Large Language Models (LLMs) are revolutionizing the way we interact with machines. Their ever-growing complexity demands ever-increasing processing power. This is where accelerators like GPUs come into play, offering a significant boost for training and inference tasks.
The good news? Ollama, a popular self-hosted large language model server, now joins the party with official support for AMD GPUs through ROCm! This blog dives into how to leverage this exciting new development, even if your Ollama server resides within a Kubernetes cluster.
Ollama Meets AMD GPUs
A Match Made in Compute Heaven. Ollama’s integration with ROCm allows you to utilize the raw power of your AMD graphics card for running LLMs. This translates to faster training times and smoother inference experiences. But wait, there’s more!
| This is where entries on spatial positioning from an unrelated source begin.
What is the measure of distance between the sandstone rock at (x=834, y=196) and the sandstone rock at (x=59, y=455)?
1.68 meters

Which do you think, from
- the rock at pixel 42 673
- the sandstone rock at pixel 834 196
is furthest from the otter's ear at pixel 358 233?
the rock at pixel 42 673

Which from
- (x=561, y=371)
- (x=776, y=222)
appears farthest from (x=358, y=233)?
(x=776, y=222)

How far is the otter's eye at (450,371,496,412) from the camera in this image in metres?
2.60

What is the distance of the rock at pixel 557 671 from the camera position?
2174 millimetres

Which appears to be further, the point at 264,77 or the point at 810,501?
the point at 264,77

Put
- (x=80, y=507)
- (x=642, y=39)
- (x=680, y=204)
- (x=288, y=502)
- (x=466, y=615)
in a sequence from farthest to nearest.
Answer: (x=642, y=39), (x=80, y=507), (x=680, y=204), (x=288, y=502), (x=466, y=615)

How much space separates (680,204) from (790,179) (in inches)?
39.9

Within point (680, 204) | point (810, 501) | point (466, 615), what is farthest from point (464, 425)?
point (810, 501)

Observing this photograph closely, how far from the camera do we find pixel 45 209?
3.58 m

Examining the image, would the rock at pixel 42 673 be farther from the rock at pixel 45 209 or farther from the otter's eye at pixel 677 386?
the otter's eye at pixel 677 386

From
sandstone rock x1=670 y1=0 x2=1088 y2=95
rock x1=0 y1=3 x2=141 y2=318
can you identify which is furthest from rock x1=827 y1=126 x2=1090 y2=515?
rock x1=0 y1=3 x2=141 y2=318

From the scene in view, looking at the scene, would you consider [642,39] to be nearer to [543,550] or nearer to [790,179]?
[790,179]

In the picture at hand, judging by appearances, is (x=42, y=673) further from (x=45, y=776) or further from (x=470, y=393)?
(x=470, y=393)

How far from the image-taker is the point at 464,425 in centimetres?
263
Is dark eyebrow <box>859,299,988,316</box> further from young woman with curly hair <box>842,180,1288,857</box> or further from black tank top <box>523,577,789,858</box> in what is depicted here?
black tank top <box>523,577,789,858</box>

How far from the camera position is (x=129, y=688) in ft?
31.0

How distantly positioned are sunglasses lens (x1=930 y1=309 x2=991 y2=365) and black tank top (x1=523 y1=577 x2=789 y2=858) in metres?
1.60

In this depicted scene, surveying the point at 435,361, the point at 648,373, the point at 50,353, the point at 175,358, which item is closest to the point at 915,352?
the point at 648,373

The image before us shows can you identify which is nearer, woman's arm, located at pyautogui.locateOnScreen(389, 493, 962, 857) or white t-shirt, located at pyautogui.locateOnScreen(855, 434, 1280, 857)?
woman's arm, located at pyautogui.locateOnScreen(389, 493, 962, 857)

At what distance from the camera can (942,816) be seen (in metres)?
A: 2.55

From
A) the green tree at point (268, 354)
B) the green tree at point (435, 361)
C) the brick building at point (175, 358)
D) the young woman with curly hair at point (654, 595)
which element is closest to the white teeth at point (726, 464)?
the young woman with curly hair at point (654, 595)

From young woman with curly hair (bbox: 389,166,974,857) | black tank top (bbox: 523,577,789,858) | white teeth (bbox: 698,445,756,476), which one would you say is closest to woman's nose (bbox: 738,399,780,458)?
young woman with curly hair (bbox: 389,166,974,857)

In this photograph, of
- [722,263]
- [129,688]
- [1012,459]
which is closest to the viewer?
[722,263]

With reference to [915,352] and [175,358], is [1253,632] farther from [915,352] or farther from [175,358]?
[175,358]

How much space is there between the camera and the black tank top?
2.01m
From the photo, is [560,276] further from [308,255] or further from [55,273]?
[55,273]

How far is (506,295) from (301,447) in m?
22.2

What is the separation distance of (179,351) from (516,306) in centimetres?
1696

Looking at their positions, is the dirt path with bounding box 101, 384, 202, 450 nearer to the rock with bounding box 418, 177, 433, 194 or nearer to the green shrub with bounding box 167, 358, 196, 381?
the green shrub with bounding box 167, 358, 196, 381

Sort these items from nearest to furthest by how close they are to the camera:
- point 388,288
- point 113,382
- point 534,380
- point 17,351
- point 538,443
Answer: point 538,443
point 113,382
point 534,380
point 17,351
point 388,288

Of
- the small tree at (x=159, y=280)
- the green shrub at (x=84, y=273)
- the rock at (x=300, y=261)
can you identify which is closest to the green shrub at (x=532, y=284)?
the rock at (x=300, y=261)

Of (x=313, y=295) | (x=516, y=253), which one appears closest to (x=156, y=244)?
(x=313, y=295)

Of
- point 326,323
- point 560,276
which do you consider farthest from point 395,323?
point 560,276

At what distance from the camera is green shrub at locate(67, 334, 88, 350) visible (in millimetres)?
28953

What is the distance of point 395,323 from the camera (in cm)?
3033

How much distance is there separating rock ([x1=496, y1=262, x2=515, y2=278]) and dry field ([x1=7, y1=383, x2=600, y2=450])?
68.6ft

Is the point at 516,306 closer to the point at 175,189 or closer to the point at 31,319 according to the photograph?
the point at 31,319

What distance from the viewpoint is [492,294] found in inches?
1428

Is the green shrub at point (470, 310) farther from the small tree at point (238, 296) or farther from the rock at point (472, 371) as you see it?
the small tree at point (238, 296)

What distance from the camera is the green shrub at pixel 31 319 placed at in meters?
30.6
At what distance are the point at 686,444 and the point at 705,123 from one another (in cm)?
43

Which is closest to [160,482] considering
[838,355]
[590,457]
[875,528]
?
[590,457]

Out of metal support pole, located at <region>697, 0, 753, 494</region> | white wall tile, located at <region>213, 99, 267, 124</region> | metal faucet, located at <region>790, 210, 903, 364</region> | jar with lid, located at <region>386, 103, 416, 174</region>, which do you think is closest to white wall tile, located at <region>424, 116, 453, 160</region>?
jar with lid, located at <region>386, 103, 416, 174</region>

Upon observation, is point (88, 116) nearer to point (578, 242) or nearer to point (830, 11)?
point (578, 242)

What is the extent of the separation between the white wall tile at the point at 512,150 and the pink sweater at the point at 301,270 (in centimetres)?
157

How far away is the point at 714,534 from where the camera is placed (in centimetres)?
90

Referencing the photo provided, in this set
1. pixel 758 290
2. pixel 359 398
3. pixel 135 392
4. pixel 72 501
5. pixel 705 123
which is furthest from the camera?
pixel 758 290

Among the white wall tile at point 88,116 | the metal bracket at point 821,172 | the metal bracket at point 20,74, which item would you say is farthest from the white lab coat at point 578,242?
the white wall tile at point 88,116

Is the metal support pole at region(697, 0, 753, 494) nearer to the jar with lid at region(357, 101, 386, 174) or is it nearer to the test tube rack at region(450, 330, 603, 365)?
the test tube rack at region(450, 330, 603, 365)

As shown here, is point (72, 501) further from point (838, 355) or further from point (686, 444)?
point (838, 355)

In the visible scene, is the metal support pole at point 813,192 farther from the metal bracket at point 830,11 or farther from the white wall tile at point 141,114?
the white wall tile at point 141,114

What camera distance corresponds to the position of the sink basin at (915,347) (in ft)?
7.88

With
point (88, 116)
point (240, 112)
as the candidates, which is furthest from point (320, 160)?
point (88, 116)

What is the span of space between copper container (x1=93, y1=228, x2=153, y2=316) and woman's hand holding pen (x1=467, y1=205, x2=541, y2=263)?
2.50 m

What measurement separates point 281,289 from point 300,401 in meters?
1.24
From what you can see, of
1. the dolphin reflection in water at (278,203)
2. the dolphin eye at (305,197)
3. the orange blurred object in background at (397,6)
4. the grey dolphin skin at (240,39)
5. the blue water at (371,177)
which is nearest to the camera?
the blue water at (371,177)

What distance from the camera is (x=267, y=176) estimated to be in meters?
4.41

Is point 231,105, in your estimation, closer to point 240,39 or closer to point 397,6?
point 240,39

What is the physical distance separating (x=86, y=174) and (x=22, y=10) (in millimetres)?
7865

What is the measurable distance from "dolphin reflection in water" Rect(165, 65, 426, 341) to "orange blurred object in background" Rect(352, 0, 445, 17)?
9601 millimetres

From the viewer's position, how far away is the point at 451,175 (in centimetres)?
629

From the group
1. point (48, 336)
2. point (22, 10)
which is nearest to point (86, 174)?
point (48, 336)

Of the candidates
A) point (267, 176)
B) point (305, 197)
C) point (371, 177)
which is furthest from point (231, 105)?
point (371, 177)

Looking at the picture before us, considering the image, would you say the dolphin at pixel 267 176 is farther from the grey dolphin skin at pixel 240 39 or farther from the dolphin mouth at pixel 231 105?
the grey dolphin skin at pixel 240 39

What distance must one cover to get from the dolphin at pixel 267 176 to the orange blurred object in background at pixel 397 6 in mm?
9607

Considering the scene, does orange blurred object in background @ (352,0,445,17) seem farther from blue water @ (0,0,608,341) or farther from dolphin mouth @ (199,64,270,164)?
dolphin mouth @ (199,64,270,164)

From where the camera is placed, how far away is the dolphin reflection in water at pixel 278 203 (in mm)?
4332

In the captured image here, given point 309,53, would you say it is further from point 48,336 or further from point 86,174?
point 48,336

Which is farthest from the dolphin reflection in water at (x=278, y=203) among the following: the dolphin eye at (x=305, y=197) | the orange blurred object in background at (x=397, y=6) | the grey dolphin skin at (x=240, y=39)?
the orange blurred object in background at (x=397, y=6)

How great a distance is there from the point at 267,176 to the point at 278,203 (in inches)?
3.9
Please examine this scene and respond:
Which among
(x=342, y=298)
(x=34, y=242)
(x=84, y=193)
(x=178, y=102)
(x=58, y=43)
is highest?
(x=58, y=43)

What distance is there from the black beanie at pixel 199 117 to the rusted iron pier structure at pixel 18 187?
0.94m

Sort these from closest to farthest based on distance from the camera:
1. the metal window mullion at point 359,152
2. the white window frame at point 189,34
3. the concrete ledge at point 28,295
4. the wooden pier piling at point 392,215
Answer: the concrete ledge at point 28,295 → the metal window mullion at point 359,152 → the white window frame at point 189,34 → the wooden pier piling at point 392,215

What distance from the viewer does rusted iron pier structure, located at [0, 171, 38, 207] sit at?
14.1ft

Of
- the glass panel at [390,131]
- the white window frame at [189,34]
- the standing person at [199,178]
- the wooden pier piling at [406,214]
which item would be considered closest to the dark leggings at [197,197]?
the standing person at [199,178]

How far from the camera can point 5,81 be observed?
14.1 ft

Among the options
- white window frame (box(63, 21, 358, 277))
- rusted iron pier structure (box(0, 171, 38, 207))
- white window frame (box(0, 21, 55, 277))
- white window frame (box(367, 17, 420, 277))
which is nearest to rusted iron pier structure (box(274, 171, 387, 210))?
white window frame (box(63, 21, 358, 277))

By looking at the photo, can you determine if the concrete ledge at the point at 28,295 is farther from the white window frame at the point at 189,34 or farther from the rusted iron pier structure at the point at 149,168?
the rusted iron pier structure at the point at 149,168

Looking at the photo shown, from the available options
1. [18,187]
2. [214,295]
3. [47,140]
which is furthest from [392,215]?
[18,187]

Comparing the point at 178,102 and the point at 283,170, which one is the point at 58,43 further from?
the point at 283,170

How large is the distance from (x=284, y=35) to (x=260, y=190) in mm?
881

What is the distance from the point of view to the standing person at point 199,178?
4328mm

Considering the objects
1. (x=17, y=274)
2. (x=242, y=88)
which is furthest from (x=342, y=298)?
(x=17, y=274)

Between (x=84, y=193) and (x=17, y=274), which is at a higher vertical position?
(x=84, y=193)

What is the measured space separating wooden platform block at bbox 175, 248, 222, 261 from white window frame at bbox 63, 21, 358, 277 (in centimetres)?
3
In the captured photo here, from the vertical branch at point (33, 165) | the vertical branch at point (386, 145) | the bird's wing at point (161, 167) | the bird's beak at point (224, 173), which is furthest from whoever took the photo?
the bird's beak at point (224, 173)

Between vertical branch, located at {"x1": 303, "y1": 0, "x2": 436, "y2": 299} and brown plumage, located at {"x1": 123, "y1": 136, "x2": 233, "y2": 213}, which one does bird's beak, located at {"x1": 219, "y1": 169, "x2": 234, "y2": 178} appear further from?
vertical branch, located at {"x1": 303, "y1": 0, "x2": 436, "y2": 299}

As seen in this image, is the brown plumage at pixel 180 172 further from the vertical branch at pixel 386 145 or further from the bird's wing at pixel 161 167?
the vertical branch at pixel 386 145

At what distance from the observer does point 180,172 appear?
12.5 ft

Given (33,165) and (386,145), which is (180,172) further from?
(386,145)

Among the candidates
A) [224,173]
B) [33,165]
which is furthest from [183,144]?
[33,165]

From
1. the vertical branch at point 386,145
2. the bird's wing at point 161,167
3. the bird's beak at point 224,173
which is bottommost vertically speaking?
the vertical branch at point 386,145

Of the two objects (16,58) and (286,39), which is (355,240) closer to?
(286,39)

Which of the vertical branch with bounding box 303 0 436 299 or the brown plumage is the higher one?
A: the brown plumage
Benefits of AMD + ROCm for Ollama:
- Cost-effective performance: AMD GPUs offer exceptional value for money, making them a great choice for budget-conscious LLM enthusiasts.
- Open-source advantage: ROCm, the open-source platform powering AMD’s GPU ecosystem, fosters a collaborative environment and continuous development.
Setting Up Ollama with AMD and ROCm on Kubernetes
Here’s how to deploy Ollama with ROCm support on your Kubernetes cluster:
- Install the ROCm Kubernetes Device Plugin:
This plugin facilitates communication between Ollama and your AMD GPU. Follow the official guide at https://github.com/ROCm/k8s-device-plugin/blob/master/README.md for installation instructions.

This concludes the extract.